Ein buntes Bastelprogramm bietet etwas Ruhe für den Nachwuchs. Dort werden nicht nur Ostergeschenke gefertigt. Unter fachmännischer Leitung verbinden sich auch die Schwabacher Besonderheiten: Eierschau trifft Goldschlägerhandwerk. Die Kinder erweisen sich als äußerst geschickt, wenn sie echte Hühnereier mit hauchdünnem Schwabacher Blattgold veredeln.

Dürers berühmter Hase als Einkaufstüte: Die stellvertretende Stadtmuseumsleiterin Ulrike Kummer präsentiert dieses neue Ausstellungsstück. © Foto: Robert Schmitt


Unterdessen können Eltern und Großeltern durch den Oster- und Schmuckbasar bummeln. Allerdings ist manchmal auch eine Geschlechtertrennung festzustellen. „Die Männer suchen die Fleischmann-Modelleisenbahnausstellung, die Frauen gehen zu den Eiern und beim Kükenschlüpfen trifft man sich wieder“, sagt die stellvertretende Museumschefin Ulrike Kummer.

Dem Schwabacher Stadtmuseum werden regelmäßig private Sammlungen rund um das Ei und seine Verwendung an Ostern angeboten. Im vergangenen Jahr konnte man so erstmals eine große Sammlung zum Thema „Schokoladen-Überraschungs-Ei“ präsentieren. Diesmal hat Ulrike Kummer aus den 1000 Objekten der Hasensammlung einer Nürnbergerin eine Auswahl getroffen. Hasen in zahlreichen Materialien und Formen sind zu sehen. Zinn, Speckstein, Holz.

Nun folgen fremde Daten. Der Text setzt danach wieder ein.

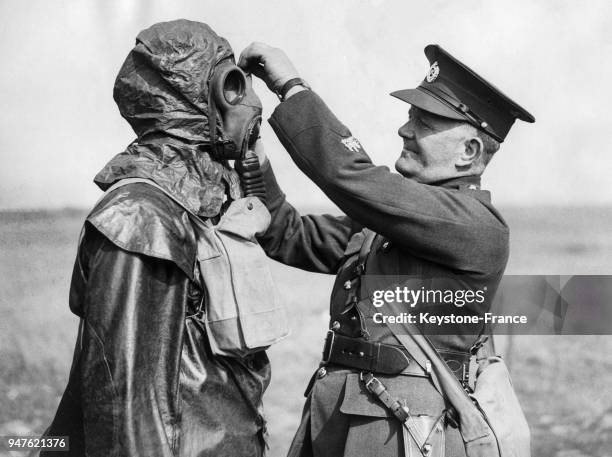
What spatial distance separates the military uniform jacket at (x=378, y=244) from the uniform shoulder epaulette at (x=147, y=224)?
0.78m

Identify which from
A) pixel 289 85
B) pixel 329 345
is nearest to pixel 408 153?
pixel 289 85

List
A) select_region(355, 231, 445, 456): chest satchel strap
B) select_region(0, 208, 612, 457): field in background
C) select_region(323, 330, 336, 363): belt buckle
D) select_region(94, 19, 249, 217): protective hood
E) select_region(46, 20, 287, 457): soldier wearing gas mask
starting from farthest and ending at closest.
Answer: select_region(0, 208, 612, 457): field in background → select_region(323, 330, 336, 363): belt buckle → select_region(355, 231, 445, 456): chest satchel strap → select_region(94, 19, 249, 217): protective hood → select_region(46, 20, 287, 457): soldier wearing gas mask

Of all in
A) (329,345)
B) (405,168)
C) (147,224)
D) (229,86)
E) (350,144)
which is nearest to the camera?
(147,224)

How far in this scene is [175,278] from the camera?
2166 mm

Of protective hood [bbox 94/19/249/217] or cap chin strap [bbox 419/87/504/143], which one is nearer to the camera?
protective hood [bbox 94/19/249/217]

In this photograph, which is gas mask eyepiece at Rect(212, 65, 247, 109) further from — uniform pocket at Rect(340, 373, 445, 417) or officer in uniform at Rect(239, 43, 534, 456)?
uniform pocket at Rect(340, 373, 445, 417)

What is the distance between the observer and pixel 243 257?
2.34 meters

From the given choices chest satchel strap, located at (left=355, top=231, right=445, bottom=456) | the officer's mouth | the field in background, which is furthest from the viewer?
the field in background

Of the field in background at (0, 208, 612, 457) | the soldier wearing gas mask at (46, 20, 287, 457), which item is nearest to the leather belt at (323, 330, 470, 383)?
the soldier wearing gas mask at (46, 20, 287, 457)

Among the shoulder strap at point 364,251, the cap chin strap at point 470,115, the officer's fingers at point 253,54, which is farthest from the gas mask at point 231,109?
the cap chin strap at point 470,115

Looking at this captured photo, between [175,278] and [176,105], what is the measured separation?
1.61 ft

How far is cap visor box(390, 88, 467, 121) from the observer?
3064 mm

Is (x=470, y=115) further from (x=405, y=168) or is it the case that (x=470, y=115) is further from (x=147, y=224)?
(x=147, y=224)

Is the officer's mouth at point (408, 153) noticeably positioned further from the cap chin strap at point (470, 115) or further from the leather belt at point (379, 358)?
the leather belt at point (379, 358)
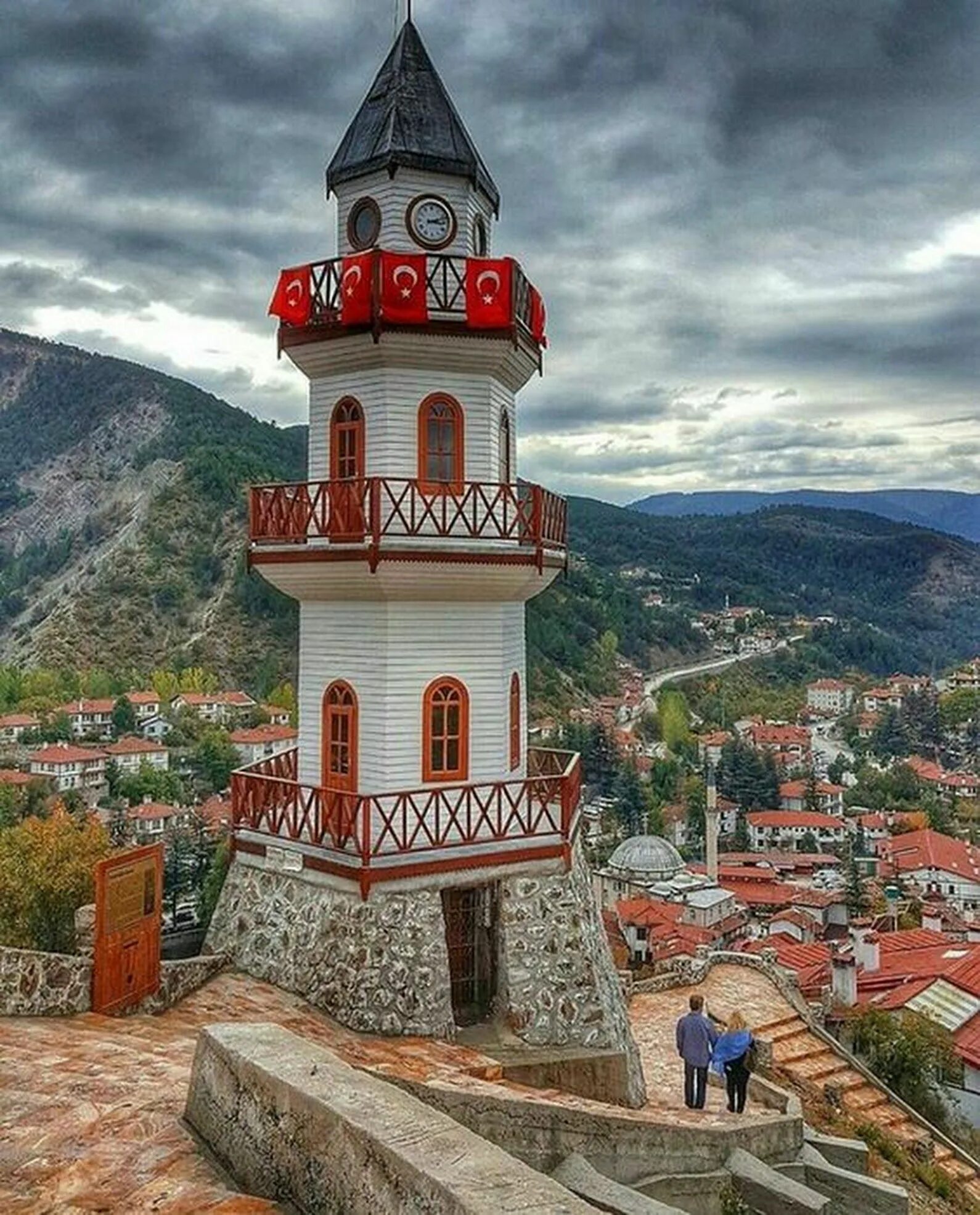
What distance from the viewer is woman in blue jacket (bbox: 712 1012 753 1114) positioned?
40.3ft

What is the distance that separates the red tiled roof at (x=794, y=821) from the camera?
347ft

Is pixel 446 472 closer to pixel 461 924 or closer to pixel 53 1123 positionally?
pixel 461 924

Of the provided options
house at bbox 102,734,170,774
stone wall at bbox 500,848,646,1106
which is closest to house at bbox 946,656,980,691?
house at bbox 102,734,170,774

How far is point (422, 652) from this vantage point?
14.7 meters

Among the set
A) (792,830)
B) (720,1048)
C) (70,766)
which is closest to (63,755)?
(70,766)

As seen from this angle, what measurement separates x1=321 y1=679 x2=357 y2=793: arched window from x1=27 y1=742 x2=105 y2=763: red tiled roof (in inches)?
3216

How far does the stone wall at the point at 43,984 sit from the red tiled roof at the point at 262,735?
88.7m

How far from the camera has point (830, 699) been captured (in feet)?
600

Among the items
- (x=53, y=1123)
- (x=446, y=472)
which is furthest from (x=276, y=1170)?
(x=446, y=472)

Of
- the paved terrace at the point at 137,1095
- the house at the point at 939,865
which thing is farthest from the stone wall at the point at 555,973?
the house at the point at 939,865

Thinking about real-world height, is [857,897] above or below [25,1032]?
below

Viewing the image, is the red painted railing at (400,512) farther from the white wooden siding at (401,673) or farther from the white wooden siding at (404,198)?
the white wooden siding at (404,198)

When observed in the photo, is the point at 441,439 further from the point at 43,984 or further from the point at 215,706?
the point at 215,706

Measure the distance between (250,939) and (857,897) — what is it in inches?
2531
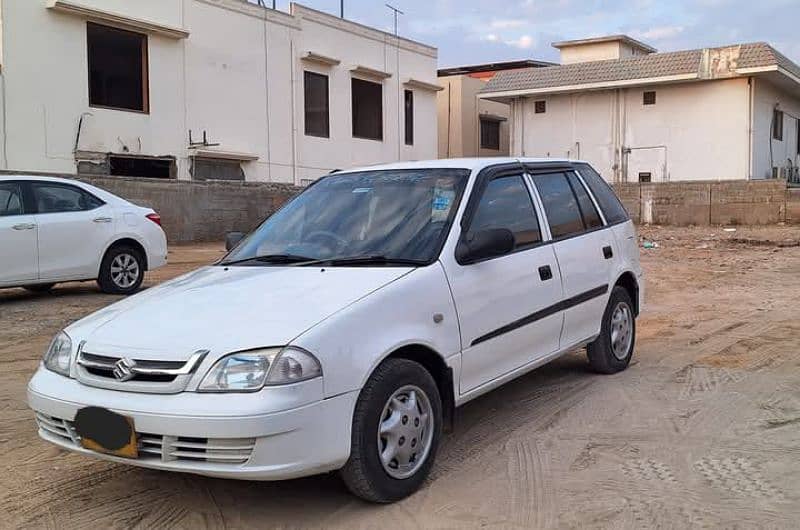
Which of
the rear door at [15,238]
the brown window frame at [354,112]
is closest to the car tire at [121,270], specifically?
the rear door at [15,238]

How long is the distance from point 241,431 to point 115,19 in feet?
64.9

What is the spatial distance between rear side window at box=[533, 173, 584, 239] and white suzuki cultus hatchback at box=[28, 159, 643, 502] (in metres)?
0.02

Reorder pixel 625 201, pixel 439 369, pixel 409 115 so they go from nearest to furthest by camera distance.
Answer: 1. pixel 439 369
2. pixel 625 201
3. pixel 409 115

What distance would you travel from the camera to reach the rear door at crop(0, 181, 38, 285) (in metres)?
9.23

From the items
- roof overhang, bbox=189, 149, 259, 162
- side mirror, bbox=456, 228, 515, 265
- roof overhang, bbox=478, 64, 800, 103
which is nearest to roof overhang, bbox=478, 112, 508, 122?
roof overhang, bbox=478, 64, 800, 103

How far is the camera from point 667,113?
28672mm

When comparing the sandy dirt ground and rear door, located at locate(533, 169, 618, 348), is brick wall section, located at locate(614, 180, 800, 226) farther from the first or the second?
rear door, located at locate(533, 169, 618, 348)

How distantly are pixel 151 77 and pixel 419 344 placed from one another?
20052 mm

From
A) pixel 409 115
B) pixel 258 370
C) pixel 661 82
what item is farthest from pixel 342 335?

Prunkstück ist der Dürer-Hase als Tüte. Das Musterstück ist allerdings ein großer Schwabacher Hase auf einem Fahrrad, der viele Jahre vor einer örtlichen Eisdiele stand.

Von der Eisdiele ins Stadtmuseum: der radelnde Osterhase. © Foto: Robert Schmitt


Neuer Leiter

Am 16. April übernimmt Tobias Schmid, der schon im Februar seinen Dienst angetreten hat, alleine die Leitung des Stadtmuseums. Der 37-jährige Historiker hat beim Bamberger Stadtmuseum gearbeitet und freut sich auf die neue Aufgabe. „Ich habe mich gezielt hierher beworben, weil das Schwabacher Museum einen guten Ruf hat und ich es von eigenen Besuchen kenne“, sagt er. „Ich bin froh und stolz, hier arbeiten zu dürfen“, so Schmid.

Dass das Stadtmuseum einen hohen Grad an überregionaler Bekanntheit genießt, das weiß auch Schmid, ist vor allem der von Jürgen Söllner zielgerichtet und planmäßig zur größten Sammlung der Welt ausgebauten Eierabteilung zu verdanken.

Das Museum ist wegen der Osterferien auch am Dienstag, 29. März, von 10 bis 18 Uhr geöffnet. Küken-Nachzügler gibt es dann auch noch zu sehen (ohne Garantie).